Provided passage:

[Start of section]

SNIC
SUPR
SNIC SUPR
A reference methylome of cerebrospinal fluid cells from multiple sclerosis patients
Dnr:

SNIC 2017/1-479

Type:

SNAC Medium

Principal Investigator:

Francesco Marabita

Affiliation:

Karolinska Institutet

Start Date:

2017-11-29

End Date:

2018-12-01

Primary Classification:

10610: Bioinformatics and Systems Biology (methods development to be 10203)

Secondary Classification:

10602: Biochemistry and Molecular Biology

Tertiary Classification:

30207: Neurology

Allocation

Abstract

Multiple Sclerosis (MS), is a chronic inflammatory disease characterized by autoimmune destruction of myelin sheaths and subsequent neuronal death. Epidemiological data establish MS as a complex disease influenced by genetic and environmental factors, although the contribution of different innate and adaptive immune cells in MS pathogenesis is not entirely disclosed. Immune cells from the cerebrospinal fluid (CSF) can provide insight into the pathogenic processes occurring in the inaccessible target organ, but they have not been sufficiently utilized due their low number. Epigenetic mechanisms, such as DNA methylation, integrate both intrinsic and environmental signals and are associated to stable changes in gene expression. Thus, regardless of a complete mechanistic understanding, DNA methylation changes might be evaluated as novel robust biomarkers of MS progression and treatment response. Specifically, we aim at investigating the DNA methylation changes of CSF cells in MS with the prospect of better understanding disease pathogenesis and heterogeneity. We included CSF samples of relapsing-remitting MS and secondary progressive MS patients, as well as age- and sex-matched other neurological disease controls (OND). Genome-wide methylation analysis was performed with a modification of low-input post-bisulfite adaptor tagging (scBS-seq, Smallwood et al. Nat Methods 2014). We have obtained CpG methylation estimates after processing of the aligned reads and performed initial analysis. Statistical modeling will reveal candidate differentially methylated regions between the MS and the OND controls. Furthermore, machine learning approaches will be used both to impute methylation values and to find a set of predictive features for the disease class prediction. In summary, genome-wide methylation analysis, based on a low cell-number library preparation, will enable us to study MS heterogeneity and progression using samples that are inaccessible to many other methods and chart a reference methylome of CSF cells during a chronic inflammatory disease.

[End of section]

Problem statement: Reproduce the multiple sclerosis methylome project record from "Karolinska Institutet" up to and including "to be 10203)". The listing after this text is not needed.

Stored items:
[Start of section]

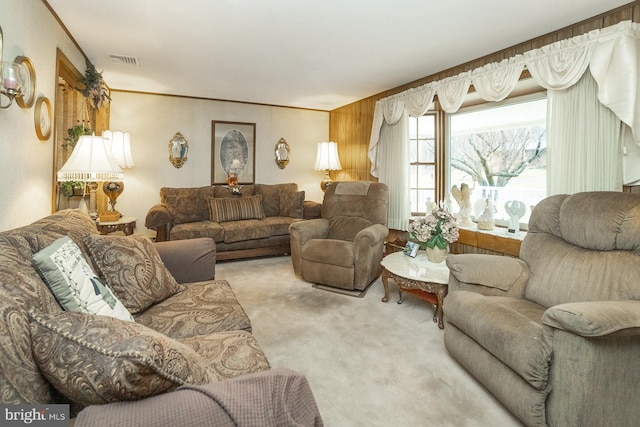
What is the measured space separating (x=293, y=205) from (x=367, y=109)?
185 cm

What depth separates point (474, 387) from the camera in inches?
72.3

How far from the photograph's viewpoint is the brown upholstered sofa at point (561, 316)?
4.48 ft

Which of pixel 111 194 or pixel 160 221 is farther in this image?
pixel 160 221

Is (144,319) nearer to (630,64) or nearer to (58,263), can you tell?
(58,263)

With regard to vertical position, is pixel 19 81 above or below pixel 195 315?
above

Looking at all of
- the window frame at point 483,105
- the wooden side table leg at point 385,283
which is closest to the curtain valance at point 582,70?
the window frame at point 483,105

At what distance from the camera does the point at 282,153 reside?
583 centimetres

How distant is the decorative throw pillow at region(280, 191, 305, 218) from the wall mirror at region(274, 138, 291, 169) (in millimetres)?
846

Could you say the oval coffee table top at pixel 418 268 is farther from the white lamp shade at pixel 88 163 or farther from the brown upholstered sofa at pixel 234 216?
the white lamp shade at pixel 88 163

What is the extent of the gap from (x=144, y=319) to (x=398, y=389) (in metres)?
1.38

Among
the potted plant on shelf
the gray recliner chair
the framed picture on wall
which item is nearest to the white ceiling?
the framed picture on wall

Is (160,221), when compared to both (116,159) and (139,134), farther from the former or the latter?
(139,134)

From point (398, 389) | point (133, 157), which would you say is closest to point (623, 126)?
point (398, 389)

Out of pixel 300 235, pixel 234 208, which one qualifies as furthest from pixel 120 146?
pixel 300 235
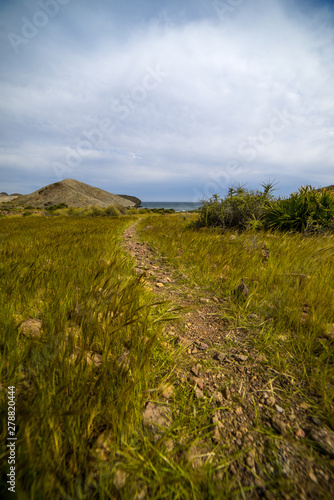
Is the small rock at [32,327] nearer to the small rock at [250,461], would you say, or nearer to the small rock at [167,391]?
Result: the small rock at [167,391]

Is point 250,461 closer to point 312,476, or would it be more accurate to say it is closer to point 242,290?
point 312,476

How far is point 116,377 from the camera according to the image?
51.5 inches

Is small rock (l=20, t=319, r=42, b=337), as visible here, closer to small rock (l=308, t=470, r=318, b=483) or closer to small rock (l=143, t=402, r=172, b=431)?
small rock (l=143, t=402, r=172, b=431)

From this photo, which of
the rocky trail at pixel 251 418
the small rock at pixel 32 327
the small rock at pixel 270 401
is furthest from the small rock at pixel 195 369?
the small rock at pixel 32 327

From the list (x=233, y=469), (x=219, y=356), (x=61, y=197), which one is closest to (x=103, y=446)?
(x=233, y=469)

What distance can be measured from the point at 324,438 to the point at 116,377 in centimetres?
115

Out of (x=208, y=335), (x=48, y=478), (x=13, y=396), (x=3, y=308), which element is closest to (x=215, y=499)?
(x=48, y=478)

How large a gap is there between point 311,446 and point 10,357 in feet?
5.58

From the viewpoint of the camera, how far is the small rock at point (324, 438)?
1.00 m

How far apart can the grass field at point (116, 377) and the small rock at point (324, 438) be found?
80mm

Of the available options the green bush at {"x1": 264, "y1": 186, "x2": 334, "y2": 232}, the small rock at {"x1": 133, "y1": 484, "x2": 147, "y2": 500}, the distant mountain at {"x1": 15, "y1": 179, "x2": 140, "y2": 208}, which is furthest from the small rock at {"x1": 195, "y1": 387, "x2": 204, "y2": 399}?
the distant mountain at {"x1": 15, "y1": 179, "x2": 140, "y2": 208}

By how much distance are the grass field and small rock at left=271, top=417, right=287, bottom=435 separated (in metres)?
0.09

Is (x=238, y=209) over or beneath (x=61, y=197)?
beneath

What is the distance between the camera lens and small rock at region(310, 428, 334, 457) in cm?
100
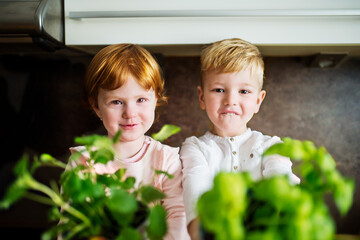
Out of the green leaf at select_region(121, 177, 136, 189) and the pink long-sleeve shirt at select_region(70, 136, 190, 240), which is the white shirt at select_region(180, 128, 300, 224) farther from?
the green leaf at select_region(121, 177, 136, 189)

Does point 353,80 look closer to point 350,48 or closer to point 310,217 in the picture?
point 350,48

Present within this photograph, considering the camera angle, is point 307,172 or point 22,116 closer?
point 307,172

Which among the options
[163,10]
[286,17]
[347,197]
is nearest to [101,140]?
[347,197]

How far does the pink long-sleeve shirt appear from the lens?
75 cm

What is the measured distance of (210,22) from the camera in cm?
81

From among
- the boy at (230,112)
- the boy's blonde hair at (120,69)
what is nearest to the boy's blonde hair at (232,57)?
the boy at (230,112)

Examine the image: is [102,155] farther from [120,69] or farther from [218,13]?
[218,13]

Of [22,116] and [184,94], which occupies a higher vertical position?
[184,94]

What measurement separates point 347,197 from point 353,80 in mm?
Answer: 909

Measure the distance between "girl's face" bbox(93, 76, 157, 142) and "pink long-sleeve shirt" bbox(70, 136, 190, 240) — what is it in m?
0.08

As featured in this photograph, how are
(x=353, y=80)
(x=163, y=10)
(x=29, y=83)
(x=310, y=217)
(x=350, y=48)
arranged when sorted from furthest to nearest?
1. (x=29, y=83)
2. (x=353, y=80)
3. (x=350, y=48)
4. (x=163, y=10)
5. (x=310, y=217)

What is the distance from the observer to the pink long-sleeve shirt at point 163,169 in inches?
29.4

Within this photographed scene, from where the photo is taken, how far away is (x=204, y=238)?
41 cm

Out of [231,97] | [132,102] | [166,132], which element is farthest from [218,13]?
[166,132]
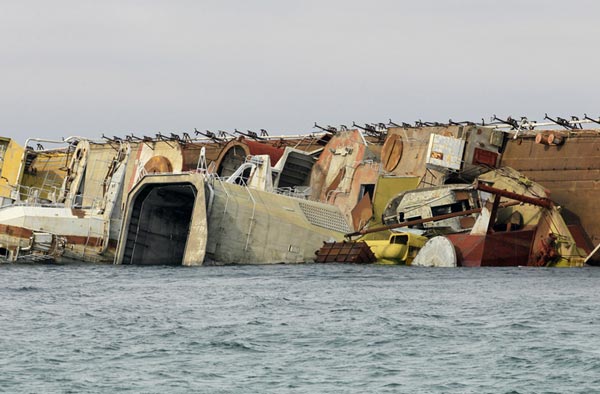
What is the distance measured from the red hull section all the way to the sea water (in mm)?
5502

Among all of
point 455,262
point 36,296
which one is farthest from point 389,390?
point 455,262

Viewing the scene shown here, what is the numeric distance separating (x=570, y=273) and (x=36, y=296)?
22147mm

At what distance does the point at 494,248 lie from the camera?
57.1 m

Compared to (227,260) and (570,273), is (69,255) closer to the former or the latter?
(227,260)

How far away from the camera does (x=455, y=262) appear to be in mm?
56938

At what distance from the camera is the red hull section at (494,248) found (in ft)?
186

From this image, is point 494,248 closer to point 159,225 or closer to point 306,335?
point 159,225

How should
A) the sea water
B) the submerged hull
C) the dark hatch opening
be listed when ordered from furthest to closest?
1. the dark hatch opening
2. the submerged hull
3. the sea water

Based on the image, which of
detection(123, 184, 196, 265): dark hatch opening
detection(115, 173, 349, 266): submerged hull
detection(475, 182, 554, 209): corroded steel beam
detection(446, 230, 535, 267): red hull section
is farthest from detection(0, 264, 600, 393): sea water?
detection(123, 184, 196, 265): dark hatch opening

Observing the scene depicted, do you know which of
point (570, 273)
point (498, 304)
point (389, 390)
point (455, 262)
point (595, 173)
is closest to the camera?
point (389, 390)

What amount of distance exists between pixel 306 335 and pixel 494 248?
24055 mm

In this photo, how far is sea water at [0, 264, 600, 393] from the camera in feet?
94.7

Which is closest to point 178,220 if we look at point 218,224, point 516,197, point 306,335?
point 218,224

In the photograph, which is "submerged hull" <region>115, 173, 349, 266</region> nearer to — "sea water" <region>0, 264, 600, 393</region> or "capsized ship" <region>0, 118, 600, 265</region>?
"capsized ship" <region>0, 118, 600, 265</region>
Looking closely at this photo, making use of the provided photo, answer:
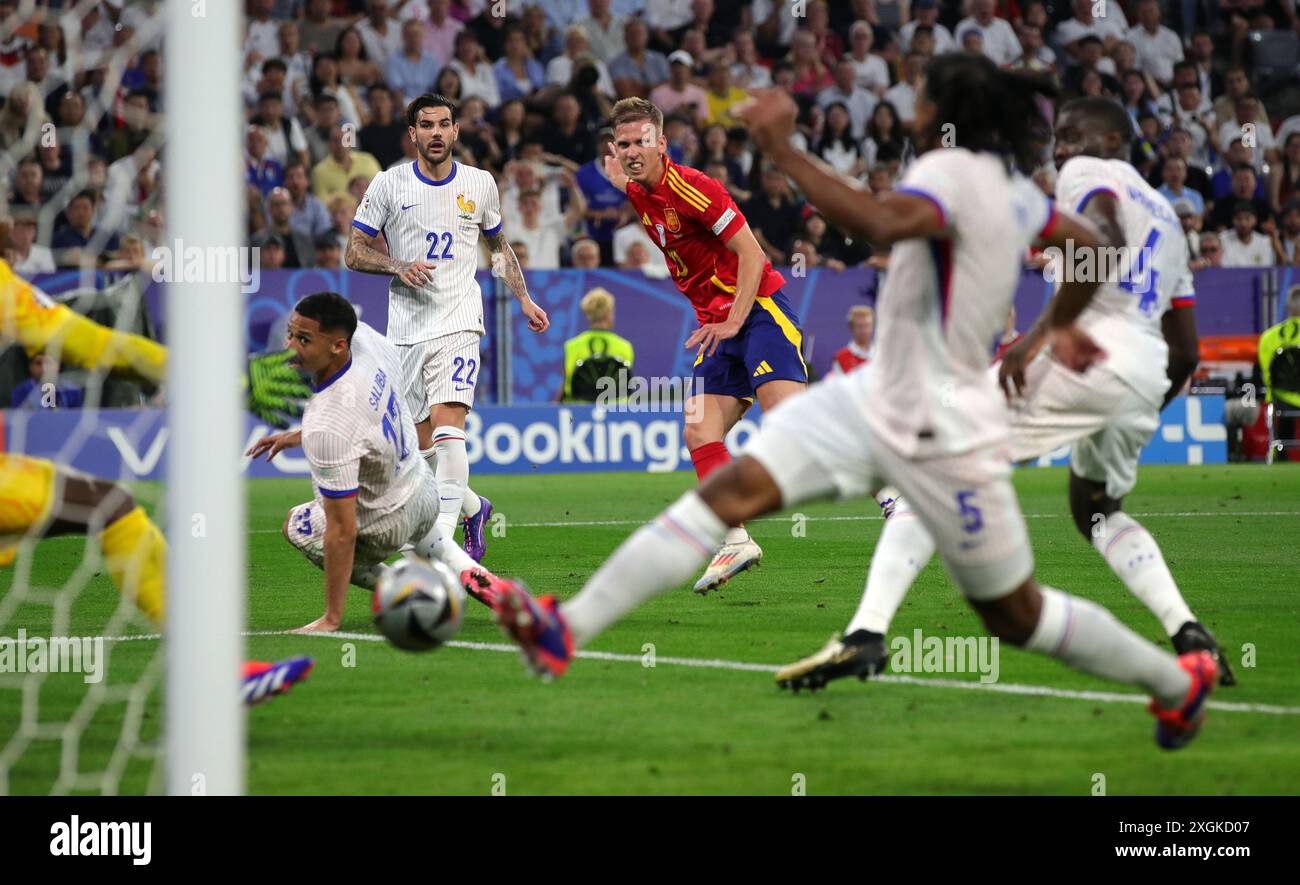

[End of section]

Result of the task:
Karolinska Institutet

Start Date:

2017-11-29

End Date:

2018-12-01

Primary Classification:

10610: Bioinformatics and Systems Biology (methods development to be 10203)